YOUR OBJECTIVE: Please reproduce word for word everything in the film review below from "What For the" down to "home invasion action/horror.".

TEXT:
________

Movies · Reviews

Carnage and Confidence Collide in ‘For the Sake of Vicious’

A stylish home invasion thriller that forgoes suspense in favor of non-stop action? Yes please.
Masked killers in For The Sake Of Vicious
Raven Banner Entertainment
By  · Published on September 6th, 2020

Fantasia International Film Festival runs August 20th through September 2nd as a completely online event. We’re used to attending in person in beautiful Montreal, Canada, but we’re excited to cover this fantastic festival virtually too. Our coverage of this year’s Fantasia Festival continues with our review of the brutal barrage that is For the Sake of Vicious.


Not every movie needs to make sense. Sure, there should typically be some kind of understanding between filmmaker and film viewers to keep both within a chapter or two of the same page, but audiences don’t need to understand everything. There are numerous examples of complex, intentionally confusing and opaque films open to varied interpretation that are also beloved and critically acclaimed despite being dense and weighty experiences. Think the likes of Enemy (2013), Mulholland Drive (2001), Upstream Color (2013), Synedoche, New York (2008), and other intricate, thought-provoking tales.

What For the Sake of Vicious presupposes is, maybe a movie can be both deceptively simple and utterly lacking in explanation… while still delivering an incredibly entertaining slice of home invasion action/horror.

________

DATA EXTRACT:
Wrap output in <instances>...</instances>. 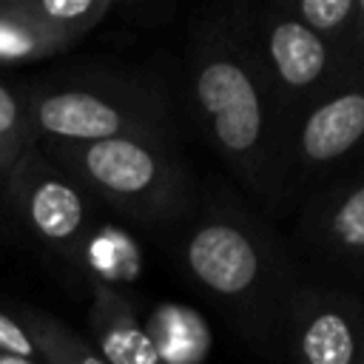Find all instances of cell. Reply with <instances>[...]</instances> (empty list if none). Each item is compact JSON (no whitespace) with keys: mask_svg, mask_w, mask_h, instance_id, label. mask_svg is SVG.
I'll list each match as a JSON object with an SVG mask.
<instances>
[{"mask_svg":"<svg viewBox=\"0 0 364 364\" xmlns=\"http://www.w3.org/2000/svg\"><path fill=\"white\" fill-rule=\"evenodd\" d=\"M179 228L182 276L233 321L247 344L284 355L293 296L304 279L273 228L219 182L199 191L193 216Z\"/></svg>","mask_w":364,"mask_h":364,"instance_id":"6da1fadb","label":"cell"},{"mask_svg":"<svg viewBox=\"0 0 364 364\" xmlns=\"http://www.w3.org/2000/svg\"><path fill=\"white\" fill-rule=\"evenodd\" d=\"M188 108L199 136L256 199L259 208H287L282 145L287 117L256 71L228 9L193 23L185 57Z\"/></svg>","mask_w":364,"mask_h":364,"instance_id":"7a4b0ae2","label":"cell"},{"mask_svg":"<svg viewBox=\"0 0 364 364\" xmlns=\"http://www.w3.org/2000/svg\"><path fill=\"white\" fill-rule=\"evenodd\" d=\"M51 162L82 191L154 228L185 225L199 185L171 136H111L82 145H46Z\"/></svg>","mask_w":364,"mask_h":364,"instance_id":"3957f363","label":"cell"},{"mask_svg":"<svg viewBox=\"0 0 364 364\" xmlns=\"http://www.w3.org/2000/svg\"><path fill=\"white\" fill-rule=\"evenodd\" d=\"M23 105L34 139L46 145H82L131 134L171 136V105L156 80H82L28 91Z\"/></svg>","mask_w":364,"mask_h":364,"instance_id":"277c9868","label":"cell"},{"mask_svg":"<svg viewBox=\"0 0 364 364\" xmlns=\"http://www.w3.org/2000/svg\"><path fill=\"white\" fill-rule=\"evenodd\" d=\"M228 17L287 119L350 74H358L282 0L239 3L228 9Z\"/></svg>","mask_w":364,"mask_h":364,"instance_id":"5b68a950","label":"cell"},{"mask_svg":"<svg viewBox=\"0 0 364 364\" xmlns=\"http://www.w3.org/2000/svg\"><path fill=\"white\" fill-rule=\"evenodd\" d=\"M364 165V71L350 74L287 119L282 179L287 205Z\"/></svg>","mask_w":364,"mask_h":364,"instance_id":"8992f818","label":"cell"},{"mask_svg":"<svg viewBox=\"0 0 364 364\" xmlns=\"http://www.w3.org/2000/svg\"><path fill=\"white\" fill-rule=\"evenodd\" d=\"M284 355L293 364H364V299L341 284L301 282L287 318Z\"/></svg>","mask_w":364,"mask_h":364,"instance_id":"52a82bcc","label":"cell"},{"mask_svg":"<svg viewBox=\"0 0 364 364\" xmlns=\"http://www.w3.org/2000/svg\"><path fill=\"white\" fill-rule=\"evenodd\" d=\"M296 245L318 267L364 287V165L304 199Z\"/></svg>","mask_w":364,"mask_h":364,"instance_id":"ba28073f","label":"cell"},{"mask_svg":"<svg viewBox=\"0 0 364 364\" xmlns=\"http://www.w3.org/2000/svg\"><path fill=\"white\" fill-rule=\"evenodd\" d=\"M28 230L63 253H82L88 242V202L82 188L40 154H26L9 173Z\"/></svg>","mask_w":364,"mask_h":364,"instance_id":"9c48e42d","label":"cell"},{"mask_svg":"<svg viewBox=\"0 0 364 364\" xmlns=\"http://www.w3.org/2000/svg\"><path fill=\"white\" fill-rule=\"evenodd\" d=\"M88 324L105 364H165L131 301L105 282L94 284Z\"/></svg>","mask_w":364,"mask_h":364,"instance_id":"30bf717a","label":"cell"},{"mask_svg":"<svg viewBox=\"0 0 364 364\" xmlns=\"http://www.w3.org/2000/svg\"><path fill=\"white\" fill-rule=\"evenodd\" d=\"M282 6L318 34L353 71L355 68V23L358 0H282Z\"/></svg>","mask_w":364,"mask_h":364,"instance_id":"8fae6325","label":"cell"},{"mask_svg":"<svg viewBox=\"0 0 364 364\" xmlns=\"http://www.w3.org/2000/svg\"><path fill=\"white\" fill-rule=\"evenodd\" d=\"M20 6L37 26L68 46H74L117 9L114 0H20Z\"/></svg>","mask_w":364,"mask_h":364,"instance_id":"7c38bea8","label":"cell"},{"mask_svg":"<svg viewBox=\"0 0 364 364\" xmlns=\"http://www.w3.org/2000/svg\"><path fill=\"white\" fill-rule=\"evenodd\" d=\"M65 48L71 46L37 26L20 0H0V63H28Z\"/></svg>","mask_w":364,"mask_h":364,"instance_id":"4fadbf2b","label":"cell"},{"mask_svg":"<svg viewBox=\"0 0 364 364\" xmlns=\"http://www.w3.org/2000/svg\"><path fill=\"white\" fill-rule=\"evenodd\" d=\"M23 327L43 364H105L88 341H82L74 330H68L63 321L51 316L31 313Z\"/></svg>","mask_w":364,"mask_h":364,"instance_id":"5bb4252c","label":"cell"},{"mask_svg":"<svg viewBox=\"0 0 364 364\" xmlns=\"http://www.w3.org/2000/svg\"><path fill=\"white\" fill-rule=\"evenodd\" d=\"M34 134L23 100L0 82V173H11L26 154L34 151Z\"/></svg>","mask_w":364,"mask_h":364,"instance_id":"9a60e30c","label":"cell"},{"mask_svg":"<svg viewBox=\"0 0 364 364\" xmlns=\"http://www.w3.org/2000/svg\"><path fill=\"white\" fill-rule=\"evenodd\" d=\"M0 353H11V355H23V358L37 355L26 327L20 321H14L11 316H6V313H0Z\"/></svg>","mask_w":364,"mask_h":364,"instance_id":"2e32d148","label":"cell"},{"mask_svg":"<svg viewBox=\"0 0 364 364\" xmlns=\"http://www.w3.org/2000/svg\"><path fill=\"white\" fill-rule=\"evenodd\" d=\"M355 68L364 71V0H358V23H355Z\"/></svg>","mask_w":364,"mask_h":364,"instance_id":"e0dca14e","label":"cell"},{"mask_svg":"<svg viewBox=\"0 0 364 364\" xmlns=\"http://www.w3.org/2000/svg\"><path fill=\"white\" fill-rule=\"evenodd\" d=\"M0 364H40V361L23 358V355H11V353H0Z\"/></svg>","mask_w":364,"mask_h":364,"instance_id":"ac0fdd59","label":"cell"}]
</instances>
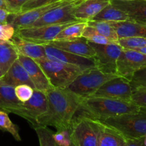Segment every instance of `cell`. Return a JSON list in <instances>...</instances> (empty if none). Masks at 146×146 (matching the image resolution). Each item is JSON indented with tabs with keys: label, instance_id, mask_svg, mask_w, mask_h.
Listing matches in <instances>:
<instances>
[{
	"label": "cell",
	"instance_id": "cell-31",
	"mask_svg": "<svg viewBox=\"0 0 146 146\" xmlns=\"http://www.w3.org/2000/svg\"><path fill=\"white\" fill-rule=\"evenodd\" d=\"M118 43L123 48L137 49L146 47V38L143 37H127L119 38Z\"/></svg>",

________

THE RESPONSE:
What For the Sake of Vicious presupposes is, maybe a movie can be both deceptively simple and utterly lacking in explanation… while still delivering an incredibly entertaining slice of home invasion action/horror.